[Opening Source document section]
A couple saturdays ago I participated in a workshop put on by my grandparents focused on expression of the soul through song. I'll not recount everything that we did-- we were there from 10 to 5, with a concert that night until 8:30, so it was a long day!-- but there were some parts that I really liked, so I thought I'd highlight some of the high parts that I particularly found both enjoyable and relevant to my life experience.
One of the many things we did at the workshop was get into small groups. In these small groups we got to each pick out a song from our childhood-- I chose the the Meatball Song! If you don't know that song, you obviously didn't have a childhood, but here's the song for your listening pleasure:
Oh! Another family favorite was sung as well-- I'm Gonna Tell On You! I think less people have heard of that one, and it has a lot of different verses, but here's a version that I found on the internet:
I'm gonna tell, I'm gonna tell I'm gonna holler and I'm gonna yell And I'll get you in trouble for everything you do
I'm gonna tell on you I'm gonna tell how you broke the plate And I'll tell about all the bananas you ate I'll tell on you one time, I'll tell on you two I'm gonna tell on you I'm gonna tell 'bout where you hid your gum And I'm gonna tell that you still suck your thumb I'm even gonna tell her about the cat and the glue I'm gonna tell on you I'm gonna tell 'bout where you hid the broom So you would not have to clean up your room And when she finds out, she'll sweep it with you I'm gonna tell on you I'm gonna tell how you punched me and bit me And I'm gonna tell how you socked me and hit me But I won't tell Momma what I did to you I'm just gonna tell on you I'm gonna holler and I'm gonna bawl And she's gonna smash you all over the wall And when he comes home, I'll tell Daddy too I'm gonna tell on you
The other really interesting part of the workshop was singing a song that was important to us or was on our minds that day. I wasn't sure I wanted to speak, but I had a song in mind. In the end, I couldn't even finish the first verse because I began to cry so hard. This was the song.
[Closing Source document section]
[Opening Dataset entries section]
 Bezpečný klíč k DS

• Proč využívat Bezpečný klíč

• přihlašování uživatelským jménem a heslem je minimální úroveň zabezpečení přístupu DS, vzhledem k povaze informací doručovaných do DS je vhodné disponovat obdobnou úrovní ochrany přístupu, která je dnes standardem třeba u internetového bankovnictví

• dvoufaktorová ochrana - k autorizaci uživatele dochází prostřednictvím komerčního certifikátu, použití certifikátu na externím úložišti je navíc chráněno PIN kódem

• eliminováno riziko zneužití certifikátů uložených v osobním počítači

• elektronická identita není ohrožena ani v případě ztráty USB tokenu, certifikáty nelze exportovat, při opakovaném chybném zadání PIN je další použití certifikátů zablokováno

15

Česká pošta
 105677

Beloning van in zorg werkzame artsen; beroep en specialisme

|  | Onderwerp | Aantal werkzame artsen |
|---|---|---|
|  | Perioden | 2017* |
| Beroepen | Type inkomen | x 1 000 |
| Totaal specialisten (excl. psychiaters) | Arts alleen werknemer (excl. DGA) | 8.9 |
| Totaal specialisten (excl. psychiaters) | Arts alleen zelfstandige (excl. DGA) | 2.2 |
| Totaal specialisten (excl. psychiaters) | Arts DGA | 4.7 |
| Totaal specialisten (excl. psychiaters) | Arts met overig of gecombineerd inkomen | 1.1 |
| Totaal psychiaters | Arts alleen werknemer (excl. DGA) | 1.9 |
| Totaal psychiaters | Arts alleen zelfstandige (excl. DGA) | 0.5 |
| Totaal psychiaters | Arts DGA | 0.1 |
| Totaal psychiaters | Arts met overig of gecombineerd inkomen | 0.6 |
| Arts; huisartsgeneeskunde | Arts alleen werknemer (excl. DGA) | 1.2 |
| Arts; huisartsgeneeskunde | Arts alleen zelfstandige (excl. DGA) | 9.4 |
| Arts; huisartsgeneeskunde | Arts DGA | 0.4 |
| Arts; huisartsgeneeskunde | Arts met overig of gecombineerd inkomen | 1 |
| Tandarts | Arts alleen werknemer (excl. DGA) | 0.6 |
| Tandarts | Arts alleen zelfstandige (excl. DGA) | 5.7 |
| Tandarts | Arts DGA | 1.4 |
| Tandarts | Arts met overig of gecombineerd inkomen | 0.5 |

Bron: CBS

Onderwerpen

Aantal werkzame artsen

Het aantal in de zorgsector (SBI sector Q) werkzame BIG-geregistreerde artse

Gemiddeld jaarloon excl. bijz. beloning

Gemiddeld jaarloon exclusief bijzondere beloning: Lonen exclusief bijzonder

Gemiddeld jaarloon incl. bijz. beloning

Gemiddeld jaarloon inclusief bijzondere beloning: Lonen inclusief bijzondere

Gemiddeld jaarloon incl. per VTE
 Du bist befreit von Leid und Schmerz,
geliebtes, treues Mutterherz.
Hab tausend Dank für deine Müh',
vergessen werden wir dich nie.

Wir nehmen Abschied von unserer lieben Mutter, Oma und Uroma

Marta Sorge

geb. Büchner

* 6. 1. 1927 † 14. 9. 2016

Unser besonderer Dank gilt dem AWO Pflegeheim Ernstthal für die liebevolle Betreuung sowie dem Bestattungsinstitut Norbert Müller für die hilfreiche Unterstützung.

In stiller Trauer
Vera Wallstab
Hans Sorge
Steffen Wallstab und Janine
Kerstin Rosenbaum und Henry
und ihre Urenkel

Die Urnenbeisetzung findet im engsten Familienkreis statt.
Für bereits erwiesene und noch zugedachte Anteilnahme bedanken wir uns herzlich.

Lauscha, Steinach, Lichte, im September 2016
[Closing Dataset entries section]
- **Your tasks**:
a. Translate this sentence from the post about the singing workshop into Spanish: "One of the many things we did at the workshop was get into small groups."
b. List every clock time that the post about the singing workshop mentions.
c. Extend the post about the singing workshop, picking up right after its final sentence, "This was the song."

- **Answers to the problems**:
a. Una de las muchas cosas que hicimos en el taller fue formar grupos pequeños.

b. 10, 5, 8:30

c.
I sang this song in choir when I was in high school (this particular video is NOT my high school choir, but it is the same version we sang performed by the St. Olaf Choir-- they're amazing, so I saw fit to put their video on here). We would sing it on the years the choir went on their Europe trip-- every other year. To this day it is my favorite song from Choir-- I will never forget it, it has a place close to my heart. The reasons why it's such an emotional song for me are many, but I'll lay a few out for you here. One reason is that it was reserved for when the choir went away from home-- it's a song of longing, that pulling of heartstrings you feel for your homeland. It was different from The Lord Bless You And Keep you, which we sang at every concert every year, it was only for the Europe trip years. My Europe trip year was 2007, which was also my first year in Chamber Choir (the most advanced choir at my high school). That was my favorite year of all my time in choir at NU; we got to sing (in my opinion) the best songs, and I got to be a part of a select group of kids to make amazing music together. I got to sing this song one last time with this group on that trip to Europe-- it was like a farewell song to them, and a reminder to me that I only had a year before I too was going to leave home for college.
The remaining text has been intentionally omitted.